Suppose that the temperature of an ideal gas is held constant by keeping the gas in thermal contact with a heat reservoir. If the gas is allowed to expand quasi-statically under these so called isothermal conditions then the ideal equation of state tells us that

$$p\,V = {\rm constant}.$$ (311)

This is usually called the isothermal gas law.

Suppose, now, that the gas is thermally isolated from its surroundings. If the gas is allowed to expand quasi-statically under these so called adiabatic conditions then it does work on its environment, and, hence, its internal energy is reduced, and its temperature changes. Let us work out the relationship between the pressure and volume of the gas during adiabatic expansion.

According to the first law of thermodynamics,

$${\mathchar'26\mskip-12mud}Q = \nu \,c_V \,dT +p\,dV = 0,$$ (312)

in an adiabatic process (in which no heat is absorbed). The ideal gas equation of state can be differentiated, yielding

$$p\,dV + V\,dp = \nu\, R \,dT.$$ (313)

The temperature increment $dT$ can be eliminated between the above two expressions to give

$$0 = \frac{c_V}{R} (p\,dV + V\,dp) + p \,dV = \left(\frac{c_V}{R} + 1\right) \,p\, dV +\frac{c_V}{R} \,V\,dp,$$ (314)

which reduces to

$$(c_V +R)\,p\,dV + c_V \,V\, dp = 0.$$ (315)

Dividing through by $c_V\, p\, V$ yields

$$\gamma\,\frac{dV}{V} + \frac{dp}{p}=0,$$ (316)

where

$$\gamma \equiv \frac{c_p}{c_V} = \frac{c_V + R}{c_V}.$$ (317)

It turns out that $c_V$ is a very slowly varying function of temperature in most gases.
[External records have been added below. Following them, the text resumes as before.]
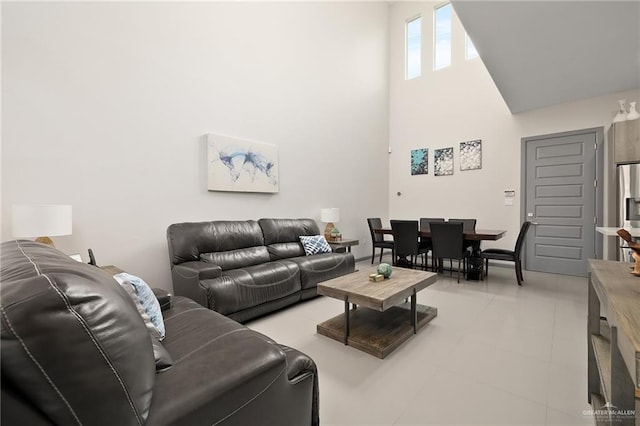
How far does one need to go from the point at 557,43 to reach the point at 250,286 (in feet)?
13.0

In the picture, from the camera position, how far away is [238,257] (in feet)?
11.1

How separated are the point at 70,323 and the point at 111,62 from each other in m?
3.33

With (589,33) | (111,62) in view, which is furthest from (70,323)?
(589,33)

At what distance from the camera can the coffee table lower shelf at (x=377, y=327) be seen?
7.54ft

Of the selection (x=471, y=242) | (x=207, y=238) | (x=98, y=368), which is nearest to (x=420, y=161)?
(x=471, y=242)

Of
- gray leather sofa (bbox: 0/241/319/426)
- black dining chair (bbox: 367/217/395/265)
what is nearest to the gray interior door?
black dining chair (bbox: 367/217/395/265)

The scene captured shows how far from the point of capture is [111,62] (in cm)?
296

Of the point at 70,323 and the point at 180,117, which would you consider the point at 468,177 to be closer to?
the point at 180,117

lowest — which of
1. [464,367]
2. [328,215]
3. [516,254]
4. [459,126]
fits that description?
[464,367]

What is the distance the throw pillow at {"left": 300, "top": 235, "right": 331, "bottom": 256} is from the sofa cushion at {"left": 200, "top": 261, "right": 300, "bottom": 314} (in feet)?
2.48

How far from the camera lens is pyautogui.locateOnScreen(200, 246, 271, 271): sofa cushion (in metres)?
3.18

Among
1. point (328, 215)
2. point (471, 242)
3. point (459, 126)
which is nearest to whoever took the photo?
point (471, 242)

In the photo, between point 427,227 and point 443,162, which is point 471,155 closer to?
point 443,162

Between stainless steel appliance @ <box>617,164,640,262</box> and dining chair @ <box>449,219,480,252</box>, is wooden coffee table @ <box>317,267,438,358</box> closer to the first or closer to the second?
dining chair @ <box>449,219,480,252</box>
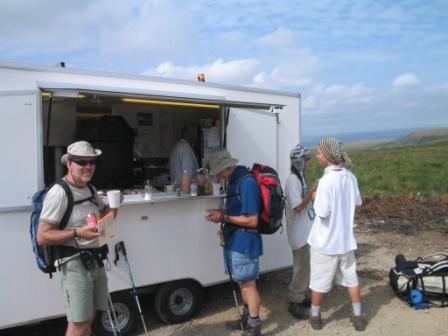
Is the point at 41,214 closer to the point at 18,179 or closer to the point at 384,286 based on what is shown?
the point at 18,179

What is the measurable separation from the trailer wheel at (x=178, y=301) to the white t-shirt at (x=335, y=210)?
54.8 inches

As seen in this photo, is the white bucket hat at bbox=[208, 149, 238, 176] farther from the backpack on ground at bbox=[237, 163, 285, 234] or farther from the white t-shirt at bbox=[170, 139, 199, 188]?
the white t-shirt at bbox=[170, 139, 199, 188]

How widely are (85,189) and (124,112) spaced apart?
3.07m

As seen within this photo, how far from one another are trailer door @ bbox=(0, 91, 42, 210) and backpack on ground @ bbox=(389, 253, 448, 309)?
402 centimetres

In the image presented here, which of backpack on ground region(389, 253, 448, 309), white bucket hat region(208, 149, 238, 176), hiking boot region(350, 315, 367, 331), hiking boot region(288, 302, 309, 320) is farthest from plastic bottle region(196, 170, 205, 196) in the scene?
backpack on ground region(389, 253, 448, 309)

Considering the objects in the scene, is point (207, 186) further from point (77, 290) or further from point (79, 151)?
point (77, 290)

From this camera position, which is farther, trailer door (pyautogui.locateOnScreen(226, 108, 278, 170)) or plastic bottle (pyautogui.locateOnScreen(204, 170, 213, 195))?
trailer door (pyautogui.locateOnScreen(226, 108, 278, 170))


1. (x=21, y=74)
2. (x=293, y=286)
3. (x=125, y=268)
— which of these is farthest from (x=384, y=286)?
(x=21, y=74)

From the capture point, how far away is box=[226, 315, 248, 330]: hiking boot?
429 cm

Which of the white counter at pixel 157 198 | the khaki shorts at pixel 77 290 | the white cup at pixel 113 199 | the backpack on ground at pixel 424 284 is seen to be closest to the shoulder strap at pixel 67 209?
the khaki shorts at pixel 77 290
So, it is always a fairly good approximation to treat the ratio of specific heats $\gamma$ as a constant, at least over a limited temperature range. If $\gamma$ is constant then we can integrate Eq. (316) to give

$$\gamma \ln V + \ln p = {\rm constant},$$ (318)

or

$$p \,V^{\,\gamma} = {\rm constant}.$$ (319)

This is the famous adiabatic gas law. It is very easy to obtain similar relationships between $V$ and $T$ and $p$ and $T$ during adiabatic expansion or contraction. Since $p = \nu\, R\,T/V$, the above formula also implies that

$$T \,V^{\,\gamma-1} = {\rm constant},$$ (320)

and

$$p^{\,1-\gamma} \,T^{\,\gamma} = {\rm constant}.$$ (321)

Equations (319)-(321) are all completely equivalent.